The first category of transactions under the UVTA involves transfers made with actual fraudulent intent – i.e., the intent to hinder, delay, or defraud creditors. This classic scenario occurs when a debtor, facing default and fearing a money judgment, transfers assets to family members or other third parties to remove them from the reach of creditors.
Proving actual fraud typically requires circumstantial evidence since debtors rarely admit to having fraudulent intent. Courts examine a debtor's intent by looking for "badges of fraud"—fact patterns commonly seen in fraudulent transfer cases. These may include, for example, transfers to close relatives or other insiders, debtors retaining possession or control of the assets supposedly transferred, inadequate consideration received for the assets transferred, threatened litigation against the debtor around the time of transfer, and attempts to conceal the transfer.
The second category of voidable transactions covered by the UVTA is constructively fraudulent transfers, where a debtor may not have intended fraud, but the transfer nonetheless has the same harmful effect on creditors. This category may involve transfers for less than reasonably equivalent value at a time when a debtor was engaged or was about to engage in a business or transaction for which their remaining assets are unreasonably small, or when they intended to incur or believed they would incur debts beyond their ability to pay. Perhaps an even more common variation involves transfers without reasonably equivalent value at a time when the debtor was already insolvent or became insolvent as a result of the transfer.
The third category of voidable transactions addressed by the UVTA involves preferential transfers to insiders, situations where insolvent debtors pay legitimate debts to family members or other closely related parties instead of using those assets to pay unrelated creditors. The UVTA recognizes this as unfairly preferring these insiders if they had reasonable cause to believe the debtor was insolvent at the time of the transfer.
The UVTA contains various remedies for a creditor who has been harmed by a debtor's voidable transaction. Such remedies include, among other things, obtaining a judgment that avoids the transfer to the extent necessary to pay the creditor's claim, an order attaching the asset transferred and enjoining the transferee from disposing of the asset, the appointment of a receiver over the asset, or the ability to enforce a judgment against the debtor against the transferred asset or its proceeds.
Critically, a creditor must bring a voidable transaction claim within the time periods prescribed by the UVTA. For preferential transfers, the deadline to file a claim is only one year from the date of the transfer. For other types of voidable transactions, the deadline is not later than four years after the transfer was made or the obligation was incurred. For claims based on actual fraud, there is a "savings clause" that allows a claim to be brought later than four years as long as it is brought within one year of when the transaction was or could reasonably have been discovered by the creditor.
Finally, the one-year statute of limitations for deficiency actions creates another compelling reason for simultaneous filing. Time moves quickly after foreclosure sales, especially when factoring in REO processes, cleaning and preparing the property for sale, resolving any tenant or title issues, and finally, marketing and selling the property. That one-year deadline can seem to approach faster than expected, but simultaneous filing eliminates this concern entirely.
The case of KB Aircraft Acquisition, LLC vs. Berry, et al. provides North Carolina creditors with a crucial lesson about the limitations of the UVTA's one-year savings clause and the need to effectively monitor a debtor's assets.

__DATA RECORDS__
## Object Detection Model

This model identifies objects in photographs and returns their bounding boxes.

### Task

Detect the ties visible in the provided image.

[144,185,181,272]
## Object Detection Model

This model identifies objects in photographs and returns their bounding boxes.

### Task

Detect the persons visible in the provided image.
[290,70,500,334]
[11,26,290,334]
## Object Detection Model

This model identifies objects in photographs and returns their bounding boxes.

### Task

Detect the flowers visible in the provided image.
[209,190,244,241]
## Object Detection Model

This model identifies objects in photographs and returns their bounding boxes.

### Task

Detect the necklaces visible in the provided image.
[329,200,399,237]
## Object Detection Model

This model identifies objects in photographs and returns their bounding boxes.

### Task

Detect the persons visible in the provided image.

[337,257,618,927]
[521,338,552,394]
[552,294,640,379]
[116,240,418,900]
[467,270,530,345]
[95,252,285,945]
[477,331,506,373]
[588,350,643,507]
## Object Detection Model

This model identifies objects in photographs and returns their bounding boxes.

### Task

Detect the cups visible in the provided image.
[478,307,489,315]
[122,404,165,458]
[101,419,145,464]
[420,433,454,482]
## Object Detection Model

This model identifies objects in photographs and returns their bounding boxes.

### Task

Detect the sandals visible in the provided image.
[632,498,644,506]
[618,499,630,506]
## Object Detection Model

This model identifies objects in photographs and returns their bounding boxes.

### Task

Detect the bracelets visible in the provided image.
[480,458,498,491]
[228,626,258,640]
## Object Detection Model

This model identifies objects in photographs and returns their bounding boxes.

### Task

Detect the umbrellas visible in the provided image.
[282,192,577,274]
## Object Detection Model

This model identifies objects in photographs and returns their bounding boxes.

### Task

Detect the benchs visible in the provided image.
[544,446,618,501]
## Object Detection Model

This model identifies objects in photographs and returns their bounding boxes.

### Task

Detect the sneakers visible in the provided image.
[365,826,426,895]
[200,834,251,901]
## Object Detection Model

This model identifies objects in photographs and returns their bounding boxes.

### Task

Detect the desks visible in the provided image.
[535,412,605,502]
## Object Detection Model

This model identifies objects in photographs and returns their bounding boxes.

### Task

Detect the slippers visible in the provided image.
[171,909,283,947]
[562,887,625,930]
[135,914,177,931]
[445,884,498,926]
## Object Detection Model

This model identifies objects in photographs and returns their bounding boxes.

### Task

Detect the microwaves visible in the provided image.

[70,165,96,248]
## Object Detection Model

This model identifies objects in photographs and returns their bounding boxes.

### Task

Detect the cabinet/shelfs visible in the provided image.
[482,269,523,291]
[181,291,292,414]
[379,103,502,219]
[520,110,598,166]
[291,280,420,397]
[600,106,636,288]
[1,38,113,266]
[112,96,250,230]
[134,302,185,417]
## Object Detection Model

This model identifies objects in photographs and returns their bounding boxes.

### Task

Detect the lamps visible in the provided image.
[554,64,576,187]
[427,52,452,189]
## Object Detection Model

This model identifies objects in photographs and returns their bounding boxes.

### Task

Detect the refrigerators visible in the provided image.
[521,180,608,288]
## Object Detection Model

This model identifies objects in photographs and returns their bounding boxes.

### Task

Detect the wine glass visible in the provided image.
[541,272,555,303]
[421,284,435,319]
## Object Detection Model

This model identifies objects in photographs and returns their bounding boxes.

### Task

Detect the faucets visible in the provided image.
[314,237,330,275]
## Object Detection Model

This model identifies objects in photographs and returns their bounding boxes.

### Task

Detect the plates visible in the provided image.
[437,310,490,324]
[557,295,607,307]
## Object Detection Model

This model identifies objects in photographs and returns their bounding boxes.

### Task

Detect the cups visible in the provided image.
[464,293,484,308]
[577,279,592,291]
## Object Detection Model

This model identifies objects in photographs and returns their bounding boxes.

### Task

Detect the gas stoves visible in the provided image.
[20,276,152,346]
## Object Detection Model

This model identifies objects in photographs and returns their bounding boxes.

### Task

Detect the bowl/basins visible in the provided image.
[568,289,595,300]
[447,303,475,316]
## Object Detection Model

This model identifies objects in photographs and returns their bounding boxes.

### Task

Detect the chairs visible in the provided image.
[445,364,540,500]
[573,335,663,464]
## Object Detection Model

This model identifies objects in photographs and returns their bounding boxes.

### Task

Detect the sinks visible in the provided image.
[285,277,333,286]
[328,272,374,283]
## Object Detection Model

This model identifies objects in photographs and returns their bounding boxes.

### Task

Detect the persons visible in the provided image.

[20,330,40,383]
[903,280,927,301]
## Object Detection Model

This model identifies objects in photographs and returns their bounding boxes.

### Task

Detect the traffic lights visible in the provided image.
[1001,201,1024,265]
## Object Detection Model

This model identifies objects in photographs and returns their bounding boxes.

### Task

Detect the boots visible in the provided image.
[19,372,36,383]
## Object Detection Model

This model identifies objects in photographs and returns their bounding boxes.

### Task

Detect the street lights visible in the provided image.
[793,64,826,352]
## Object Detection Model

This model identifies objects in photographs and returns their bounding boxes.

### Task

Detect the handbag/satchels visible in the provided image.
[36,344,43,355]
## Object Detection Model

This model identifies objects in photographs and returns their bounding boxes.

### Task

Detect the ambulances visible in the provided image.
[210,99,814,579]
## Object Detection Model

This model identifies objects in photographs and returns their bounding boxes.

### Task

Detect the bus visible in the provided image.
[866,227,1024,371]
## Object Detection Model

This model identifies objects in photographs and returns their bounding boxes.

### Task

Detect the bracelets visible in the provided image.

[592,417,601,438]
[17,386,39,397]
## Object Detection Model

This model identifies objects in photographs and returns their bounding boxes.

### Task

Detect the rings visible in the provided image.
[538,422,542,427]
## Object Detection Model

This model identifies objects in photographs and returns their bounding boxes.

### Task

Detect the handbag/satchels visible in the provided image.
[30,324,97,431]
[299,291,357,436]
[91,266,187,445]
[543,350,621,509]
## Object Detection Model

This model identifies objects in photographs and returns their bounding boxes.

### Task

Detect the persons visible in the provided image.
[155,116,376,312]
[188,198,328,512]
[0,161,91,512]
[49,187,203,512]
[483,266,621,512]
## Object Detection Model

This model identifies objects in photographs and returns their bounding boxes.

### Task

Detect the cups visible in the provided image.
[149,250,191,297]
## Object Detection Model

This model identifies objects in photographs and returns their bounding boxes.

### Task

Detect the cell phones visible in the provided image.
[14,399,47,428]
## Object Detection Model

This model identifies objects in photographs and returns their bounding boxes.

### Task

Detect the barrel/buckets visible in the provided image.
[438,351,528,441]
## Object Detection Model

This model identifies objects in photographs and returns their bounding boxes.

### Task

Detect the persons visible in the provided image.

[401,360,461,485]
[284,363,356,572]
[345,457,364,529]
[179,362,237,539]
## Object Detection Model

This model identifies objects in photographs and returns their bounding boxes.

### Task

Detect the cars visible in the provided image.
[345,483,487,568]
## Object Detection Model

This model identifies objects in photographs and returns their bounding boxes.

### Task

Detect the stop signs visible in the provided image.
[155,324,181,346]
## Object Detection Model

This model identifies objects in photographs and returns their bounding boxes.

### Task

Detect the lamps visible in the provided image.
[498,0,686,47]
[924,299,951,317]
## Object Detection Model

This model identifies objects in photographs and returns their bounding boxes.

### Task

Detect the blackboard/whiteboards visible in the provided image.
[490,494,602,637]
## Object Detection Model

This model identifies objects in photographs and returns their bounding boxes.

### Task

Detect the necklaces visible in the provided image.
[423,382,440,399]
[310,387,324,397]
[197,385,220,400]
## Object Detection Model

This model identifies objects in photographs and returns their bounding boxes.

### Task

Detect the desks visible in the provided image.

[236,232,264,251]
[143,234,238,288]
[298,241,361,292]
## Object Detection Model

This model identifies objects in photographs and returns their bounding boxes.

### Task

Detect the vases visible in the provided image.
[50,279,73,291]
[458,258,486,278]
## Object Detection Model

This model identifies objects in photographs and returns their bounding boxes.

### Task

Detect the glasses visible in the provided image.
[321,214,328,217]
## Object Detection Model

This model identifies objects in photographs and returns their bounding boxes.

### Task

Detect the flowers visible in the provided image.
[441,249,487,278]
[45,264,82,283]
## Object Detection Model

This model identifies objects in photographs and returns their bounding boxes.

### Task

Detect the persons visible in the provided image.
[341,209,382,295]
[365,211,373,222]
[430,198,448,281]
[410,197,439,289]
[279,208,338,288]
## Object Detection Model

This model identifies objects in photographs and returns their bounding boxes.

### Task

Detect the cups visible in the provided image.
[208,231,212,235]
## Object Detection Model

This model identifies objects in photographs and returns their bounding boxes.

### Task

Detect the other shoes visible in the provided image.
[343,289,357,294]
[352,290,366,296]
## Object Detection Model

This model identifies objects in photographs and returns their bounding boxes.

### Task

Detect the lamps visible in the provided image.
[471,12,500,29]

__GIVEN PROBLEM__
Rewrite the passage on voidable transactions from the words "The UVTA contains" through "or its proceeds.", putting "trustee" in place of "receiver". The data here is separate material from the text.

__EXPECTED ANSWER__
The UVTA contains various remedies for a creditor who has been harmed by a debtor's voidable transaction. Such remedies include, among other things, obtaining a judgment that avoids the transfer to the extent necessary to pay the creditor's claim, an order attaching the asset transferred and enjoining the transferee from disposing of the asset, the appointment of a trustee over the asset, or the ability to enforce a judgment against the debtor against the transferred asset or its proceeds.